• Trecho para leitura:
O presente estudo obedeceu aos preceitos estabelecidos pela Resolução nº 466/12, de 12/12/2012, do Conselho Nacional de Saúde, que trata da ética em pesquisa envolvendo seres humanos. Portanto, a coleta de dados teve início após aprovação do Comitê de Ética em Pesquisa da Faculdade de Ciências da Saúde "Dr. José Antonio Garcia Coutinho", Pouso Alegre, MG.

Os participantes do estudo foram localizados em suas residências, trabalhos, igrejas e outros lugares que se fizeram necessários. As entrevistas foram realizadas nos domicílios, assim como em outros locais que foram determinados pelos integrantes do estudo, em dias e horários agendados previamente com cada um dos participantes.

Devido à natureza deste trabalho, tomou-se o cuidado de que o lugar da entrevista fosse privado, sem ruídos, tranquilo e confortável. Também foi estabelecido que nesse momento de coleta de dados, o entrevistado estivesse disponível, sem envolvimento com outras preocupações ou atividades pessoais, familiares e profissionais.

A reação dos entrevistados em relação ao gravador foi observada para detectar possíveis constrangimentos e dificuldades relacionadas com as respostas às perguntas da entrevista. Antes do início da entrevista, o respondente tomou ciência dos objetivos do estudo, do seu desenvolvimento, dos instrumentos que foram aplicados, da entrevista gravada e da garantia do anonimato.

Um estudo piloto foi levado a cabo, com a finalidade de efetuar possíveis ajustes nas perguntas do roteiro da entrevista, assim como estimar o tempo de sua aplicação e preparar os pesquisadores para a entrevista definitiva. O pré-teste foi realizado com três participantes que foram incluídos na amostra definitiva e estavam de acordo com os critérios de elegibilidade, já mencionados anteriormente.

Após a realização do pré-teste identificou-se que não houve dúvidas em relação às perguntas da entrevista. O tempo de entrevista foi, em média, de 30 minutos e serviu de preparo para a coleta definitiva.

Análise de dados

Para a análise de dados, a abordagem foi qualitativa e do tipo exploratório. Foi utilizado o método do Discurso do Sujeito Coletivo (DSC), que tem como suporte teórico a Teoria das Representações Sociais (Lefréve & Lefréve, 2005). De acordo com as diretrizes do DSC, foram adotadas neste estudo três figuras metodológicas: Expressões-chave (EC), Ideia Central e Discurso do Sujeito Coletivo.

Para o tratamento e análise dos dados, foi obedecida rigorosamente as cinco etapas propostas pelo método. A primeira consistiu em fazer a leitura das questões diversas vezes antes do início da transcrição dos dados, para que se tivesse uma ideia panorâmica e melhor compreensão dos textos. Com os discursos lidos, foi realizada a transcrição literal deles. Na segunda foi realizada uma leitura exaustiva de todo o material transcrito, em dois momentos distintos. No primeiro, a leitura das respostas de cada um dos usuários foi feita na totalidade, ou seja, cada entrevista foi lida por completo. Já no segundo momento, a resposta de cada questão foi lida isoladamente, de forma que, foi lida a questão 1 de todos os respondentes e posteriormente a questão 2.

• Dados fornecidos:
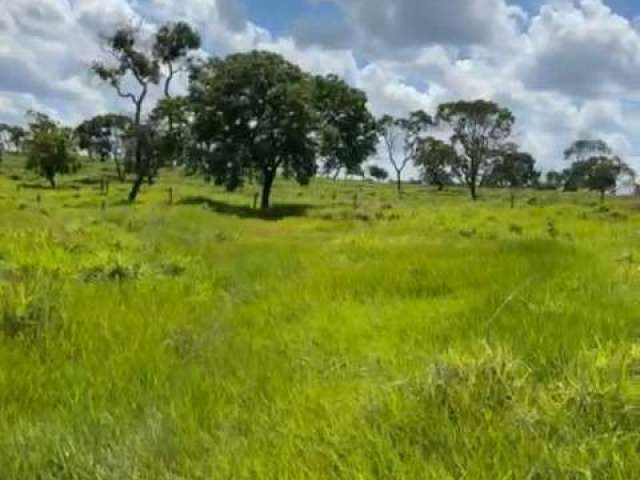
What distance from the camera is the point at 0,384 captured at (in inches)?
221

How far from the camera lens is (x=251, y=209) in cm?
4988

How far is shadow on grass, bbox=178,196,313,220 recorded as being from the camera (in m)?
46.5

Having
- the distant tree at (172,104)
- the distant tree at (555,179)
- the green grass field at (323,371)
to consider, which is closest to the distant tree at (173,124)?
the distant tree at (172,104)

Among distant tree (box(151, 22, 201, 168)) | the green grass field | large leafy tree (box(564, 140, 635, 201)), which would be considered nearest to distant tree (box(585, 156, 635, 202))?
large leafy tree (box(564, 140, 635, 201))

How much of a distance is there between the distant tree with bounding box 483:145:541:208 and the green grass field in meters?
81.4

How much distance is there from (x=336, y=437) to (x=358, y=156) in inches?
3125

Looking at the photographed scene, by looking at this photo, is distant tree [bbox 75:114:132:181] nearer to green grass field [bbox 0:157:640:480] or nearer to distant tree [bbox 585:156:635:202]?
distant tree [bbox 585:156:635:202]

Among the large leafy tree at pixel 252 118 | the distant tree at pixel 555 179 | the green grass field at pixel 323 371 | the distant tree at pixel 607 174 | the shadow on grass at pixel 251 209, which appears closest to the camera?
the green grass field at pixel 323 371

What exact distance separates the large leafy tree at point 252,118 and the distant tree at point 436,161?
156ft

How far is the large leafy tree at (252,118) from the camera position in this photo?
169 ft

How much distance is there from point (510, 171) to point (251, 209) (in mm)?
65264

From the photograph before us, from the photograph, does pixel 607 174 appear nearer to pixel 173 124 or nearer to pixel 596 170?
pixel 596 170

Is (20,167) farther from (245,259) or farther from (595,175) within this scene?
(245,259)

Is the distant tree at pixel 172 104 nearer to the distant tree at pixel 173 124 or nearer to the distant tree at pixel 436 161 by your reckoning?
the distant tree at pixel 173 124
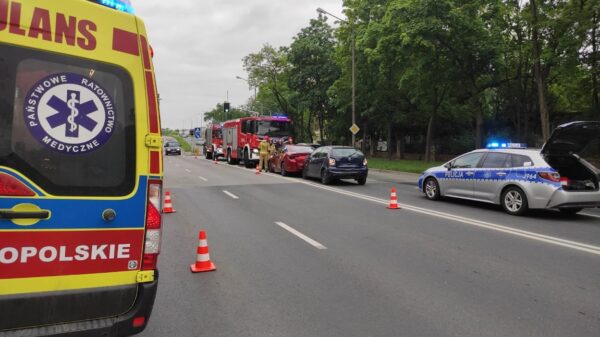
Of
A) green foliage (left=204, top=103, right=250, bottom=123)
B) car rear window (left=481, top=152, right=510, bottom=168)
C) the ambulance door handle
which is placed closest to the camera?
the ambulance door handle

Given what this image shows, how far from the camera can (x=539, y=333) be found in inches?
149

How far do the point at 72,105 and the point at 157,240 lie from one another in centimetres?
105

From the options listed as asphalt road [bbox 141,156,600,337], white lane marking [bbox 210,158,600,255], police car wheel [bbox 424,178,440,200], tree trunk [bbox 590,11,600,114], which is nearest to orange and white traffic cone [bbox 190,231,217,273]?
asphalt road [bbox 141,156,600,337]

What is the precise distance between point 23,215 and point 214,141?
3413 cm

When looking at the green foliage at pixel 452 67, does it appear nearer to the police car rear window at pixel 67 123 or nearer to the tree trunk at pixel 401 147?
the tree trunk at pixel 401 147

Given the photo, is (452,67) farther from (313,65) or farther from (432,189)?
(313,65)

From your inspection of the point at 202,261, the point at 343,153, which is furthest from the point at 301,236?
the point at 343,153

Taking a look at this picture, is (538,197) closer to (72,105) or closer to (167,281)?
(167,281)

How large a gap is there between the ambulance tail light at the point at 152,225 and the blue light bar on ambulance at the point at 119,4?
1201 mm

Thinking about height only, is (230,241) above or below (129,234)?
below

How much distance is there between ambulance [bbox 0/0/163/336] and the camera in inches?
104

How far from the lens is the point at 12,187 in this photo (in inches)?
103

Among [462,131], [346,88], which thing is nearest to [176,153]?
[346,88]

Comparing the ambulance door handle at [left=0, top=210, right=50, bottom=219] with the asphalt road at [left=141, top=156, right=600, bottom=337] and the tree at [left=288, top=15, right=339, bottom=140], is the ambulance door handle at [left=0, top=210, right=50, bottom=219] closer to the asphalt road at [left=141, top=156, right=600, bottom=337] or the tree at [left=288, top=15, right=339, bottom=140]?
the asphalt road at [left=141, top=156, right=600, bottom=337]
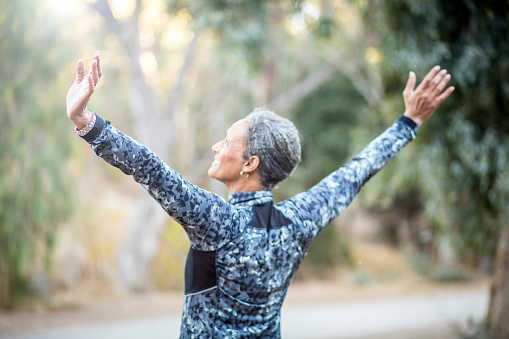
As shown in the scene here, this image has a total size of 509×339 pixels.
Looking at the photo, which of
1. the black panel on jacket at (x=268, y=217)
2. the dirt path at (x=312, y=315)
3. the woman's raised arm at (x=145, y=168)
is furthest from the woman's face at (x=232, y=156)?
the dirt path at (x=312, y=315)

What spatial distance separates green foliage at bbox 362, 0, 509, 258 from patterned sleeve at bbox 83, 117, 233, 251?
435cm

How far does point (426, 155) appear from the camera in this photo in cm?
616

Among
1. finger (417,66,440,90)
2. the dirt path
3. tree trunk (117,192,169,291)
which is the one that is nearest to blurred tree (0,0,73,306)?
the dirt path

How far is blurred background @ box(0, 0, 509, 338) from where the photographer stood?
18.3ft

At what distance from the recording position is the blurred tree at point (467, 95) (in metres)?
5.21

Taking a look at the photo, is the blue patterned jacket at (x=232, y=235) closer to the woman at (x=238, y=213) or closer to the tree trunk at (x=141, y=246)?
the woman at (x=238, y=213)

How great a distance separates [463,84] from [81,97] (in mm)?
4552

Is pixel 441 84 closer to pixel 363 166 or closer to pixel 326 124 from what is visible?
pixel 363 166

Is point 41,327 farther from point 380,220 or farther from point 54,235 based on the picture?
point 380,220

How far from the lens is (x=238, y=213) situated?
1.64 metres

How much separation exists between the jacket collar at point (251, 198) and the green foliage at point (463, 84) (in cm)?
403

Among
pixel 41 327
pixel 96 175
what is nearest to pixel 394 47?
pixel 41 327

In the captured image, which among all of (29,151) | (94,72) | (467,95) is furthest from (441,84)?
(29,151)

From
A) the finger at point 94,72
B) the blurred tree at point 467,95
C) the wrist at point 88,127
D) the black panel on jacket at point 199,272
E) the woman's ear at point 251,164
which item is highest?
the blurred tree at point 467,95
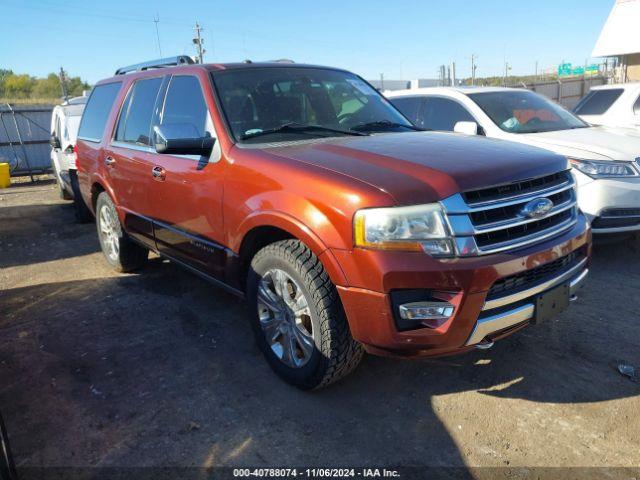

• Tarefas a realizar:
A) Responda, com base no trecho sobre a metodologia do estudo:
(i) Com quantos participantes foi realizado o pré-teste?
(ii) Qual foi, em média, o tempo de entrevista?
(iii) Que teoria serve de suporte teórico ao método do Discurso do Sujeito Coletivo?
B) Transcreva do trecho sobre a metodologia do estudo tudo o que vai desde "O presente estudo" até "Pouso Alegre, MG.".

• Respostas dos exercícios:
A)
(i) Com três participantes.
(ii) 30 minutos.
(iii) A Teoria das Representações Sociais.

B)
O presente estudo obedeceu aos preceitos estabelecidos pela Resolução nº 466/12, de 12/12/2012, do Conselho Nacional de Saúde, que trata da ética em pesquisa envolvendo seres humanos. Portanto, a coleta de dados teve início após aprovação do Comitê de Ética em Pesquisa da Faculdade de Ciências da Saúde "Dr. José Antonio Garcia Coutinho", Pouso Alegre, MG.